The optimized GO-based DMSPE coupled with UHPLC-Q-TOF/MS method was applied to the enrichment of phenolic compounds in DS samples collected from a local drugstore. The results are given in Table 2. For identification of phenolic analytes contained in the dietary supplements, mass fragmentation with high-resolution MS data provided valuable information (Table 2). All analytes produced abundant [M-H] ions as the base peak in negative ESI-MS spectra. Three analytes were unambiguously identified via comparing their retention times, exact molecular masses, and MS/MS spectral data with the references. The phenolic compounds were detected in DS and DSI, ranging from 0.07 to 2.89 mg/g and 25.26 to 989.36 μg/mL, respectively. Figure 8 shows a typical chromatogram of the standard solution and DSI with DMSPE. The sample solution was spiked with 40.0 ng/L phenolic analytes to evaluate the accuracy of the proposed method. It was found that the overall recoveries of DS and DSI were 90.1–96.4 and 85.5–97.6 % for target analytes, respectively (Table 2). Additionally, as it can be observed from Table 3, our proposal based on the use of DMSPE with UHPLC-Q-TOF/MS presented the lowest limits of detection and competitive sensitivity compared with other methods such as ultrasonic extraction, hollow fiber solvent bar microextraction, liquid-liquid extraction, and so on (Cao et al. 2008a, b; Ma et al 2014; Cao et al. 2008a, b; Gong et al 2009; Duan et al 2012; Liu et al 2006; Zhao et al 2011; Cao et al 2010). Moreover, it required less organic solvent, simpler extraction procedure, and shorter extraction time than its counterparts. Based on the discussion above, this developed method appeared to be an appropriate technique for analyzing phenolic components in complex samples.

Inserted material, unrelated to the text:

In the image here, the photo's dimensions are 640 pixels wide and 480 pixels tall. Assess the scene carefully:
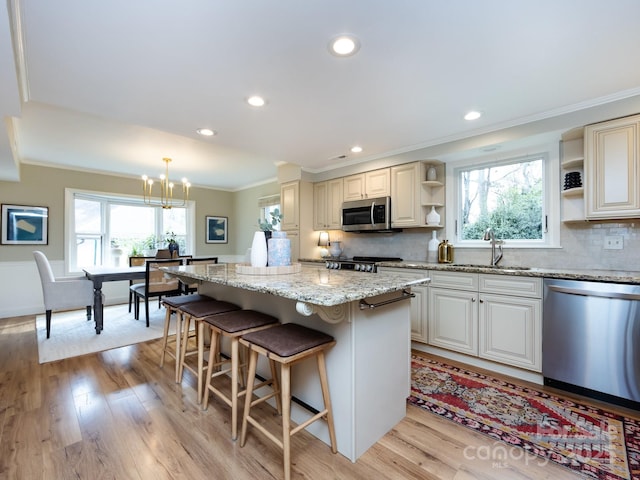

Table 2 The MS data, content, and recovery of target analytes
Fig. 8
figure 8

The total ion chromatograms (TICs) of standard solution (analytes concentrations of 80 ng/mL) (a) and sample solution (e). Extracted ion chromatograms (EICs) of protocatechuic aldehyde (b), caffeic acid (c), rosmarinic acid (d) in standard solution; EICs of protocatechuic aldehyde (f), caffeic acid (g), rosmarinic acid (h) in sample solution. Analytes: (1) protocatechuic aldehyde, (2) caffeic acid, (3) rosmarinic acid

Table 3 Comparison of the proposed method with reported approaches for the determination of phenolic analytes in plant samples

Conclusions

In the present study, a new DMSPE method in combination with UHPLC-Q-TOF/MS was developed for the preconcentration of the phenolic components in dietary supplements. The method provided a wide linear range, good precision, low LODs, and good recoveries for the analysis of such samples. Compared with conventional extraction techniques, the proposed method exhibited high sensitivity and selectivity for the studied analytes under the optimal experimental conditions. Overall, the DMSPE method appeared to be a good alternative extraction method for the determination of water-soluble compounds in complex plant matrices.